BWKG-Pressemitteilung vom 02.04.2012

BWKG-Indikator Frühjahr 2012 - Defizitquoten verfestigen sich auf hohem Niveau
BWKG: Tarifabschlüsse überfordern Gesundheitseinrichtungen – Krankenhäuser vor Finanzloch von 160 Millionen Euro

(Stuttgart) – „Die Defizitquoten der Krankenhäuser, Rehabilitations- und Pflegeeinrichtungen verfestigen sich auf einem erschreckend hohen Niveau“. So lautet das Fazit des Vorstandsvorsitzenden der Baden-Württembergischen Krankenhausgesellschaft (BWKG), Thomas Reumann, der heute die Ergebnisse der Frühjahrsumfrage bei den Krankenhäusern des Landes vorstellt; es ist der fünfte BWKG-Indikator, für den halbjährlich die wirtschaftliche und personelle Situation in den Häusern abgefragt wird.

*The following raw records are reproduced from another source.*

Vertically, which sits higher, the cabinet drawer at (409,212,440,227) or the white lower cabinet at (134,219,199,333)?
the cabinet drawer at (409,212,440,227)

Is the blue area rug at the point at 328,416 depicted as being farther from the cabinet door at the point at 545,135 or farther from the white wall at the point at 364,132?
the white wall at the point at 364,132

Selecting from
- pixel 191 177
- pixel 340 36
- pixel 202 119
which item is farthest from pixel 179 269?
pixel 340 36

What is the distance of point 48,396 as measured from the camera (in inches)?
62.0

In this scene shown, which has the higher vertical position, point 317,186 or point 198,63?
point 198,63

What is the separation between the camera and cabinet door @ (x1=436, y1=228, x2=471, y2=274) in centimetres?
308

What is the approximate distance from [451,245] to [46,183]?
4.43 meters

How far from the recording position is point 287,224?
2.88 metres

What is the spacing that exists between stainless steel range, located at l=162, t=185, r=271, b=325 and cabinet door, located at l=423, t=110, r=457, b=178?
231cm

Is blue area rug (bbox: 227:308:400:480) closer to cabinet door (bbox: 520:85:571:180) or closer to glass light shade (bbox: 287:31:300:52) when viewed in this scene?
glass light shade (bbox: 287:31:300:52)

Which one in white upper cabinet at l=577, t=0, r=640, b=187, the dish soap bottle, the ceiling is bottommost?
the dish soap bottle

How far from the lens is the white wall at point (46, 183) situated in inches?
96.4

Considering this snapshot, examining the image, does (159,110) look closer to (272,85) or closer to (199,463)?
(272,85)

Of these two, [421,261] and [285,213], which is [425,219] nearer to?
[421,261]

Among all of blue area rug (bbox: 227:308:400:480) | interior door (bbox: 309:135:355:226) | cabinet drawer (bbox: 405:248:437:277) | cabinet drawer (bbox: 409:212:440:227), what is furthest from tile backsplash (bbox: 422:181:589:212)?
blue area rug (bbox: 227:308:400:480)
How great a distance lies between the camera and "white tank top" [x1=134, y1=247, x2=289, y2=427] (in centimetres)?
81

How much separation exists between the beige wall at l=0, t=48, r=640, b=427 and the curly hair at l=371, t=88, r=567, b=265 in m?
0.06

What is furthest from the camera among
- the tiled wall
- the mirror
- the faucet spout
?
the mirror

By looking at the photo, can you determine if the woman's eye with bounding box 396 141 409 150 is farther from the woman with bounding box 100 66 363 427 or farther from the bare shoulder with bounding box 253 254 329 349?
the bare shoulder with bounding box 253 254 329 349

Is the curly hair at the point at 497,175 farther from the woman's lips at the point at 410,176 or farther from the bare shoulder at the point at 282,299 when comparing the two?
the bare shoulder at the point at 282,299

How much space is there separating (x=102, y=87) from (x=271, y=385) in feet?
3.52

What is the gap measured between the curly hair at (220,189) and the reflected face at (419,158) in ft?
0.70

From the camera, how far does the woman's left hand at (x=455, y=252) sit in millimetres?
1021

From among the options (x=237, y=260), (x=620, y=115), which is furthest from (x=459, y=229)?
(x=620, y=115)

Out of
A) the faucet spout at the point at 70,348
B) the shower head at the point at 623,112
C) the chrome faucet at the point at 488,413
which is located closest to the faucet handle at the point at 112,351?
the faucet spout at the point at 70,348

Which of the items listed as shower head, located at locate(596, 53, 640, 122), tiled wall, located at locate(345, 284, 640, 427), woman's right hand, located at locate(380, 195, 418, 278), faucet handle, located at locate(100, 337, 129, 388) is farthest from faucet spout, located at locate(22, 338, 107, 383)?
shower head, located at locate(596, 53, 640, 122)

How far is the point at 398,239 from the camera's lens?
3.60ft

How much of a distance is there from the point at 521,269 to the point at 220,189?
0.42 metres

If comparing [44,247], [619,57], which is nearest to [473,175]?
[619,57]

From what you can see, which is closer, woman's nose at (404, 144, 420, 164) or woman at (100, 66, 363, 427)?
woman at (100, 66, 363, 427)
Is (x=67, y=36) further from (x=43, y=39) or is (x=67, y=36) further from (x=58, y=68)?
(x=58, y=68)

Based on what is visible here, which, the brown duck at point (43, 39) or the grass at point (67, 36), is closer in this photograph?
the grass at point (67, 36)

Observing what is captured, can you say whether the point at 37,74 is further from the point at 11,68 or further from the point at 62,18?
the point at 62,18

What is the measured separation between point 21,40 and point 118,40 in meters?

In dieser ohnehin schon schwierigen Situation müssten die Einrichtungen nun auch noch mit hohen Tarifabschlüssen für das Pflegepersonal und die Ärzte fertig werden. Die Gesundheitseinrichtungen sind mit den Kostensteigerungen in 2012 schlicht überfordert. „Die gute und engagierte Arbeit unserer Mitarbeiterinnen und Mitarbeiter muss fair und angemessen bezahlt werden. Die Krankenhäuser müssen dann aber auch in die Lage versetzt sein, dies zu finanzieren“, erklärt dazu der BWKG-Vorsitzende und Reutlinger Landrat Thomas Reumann.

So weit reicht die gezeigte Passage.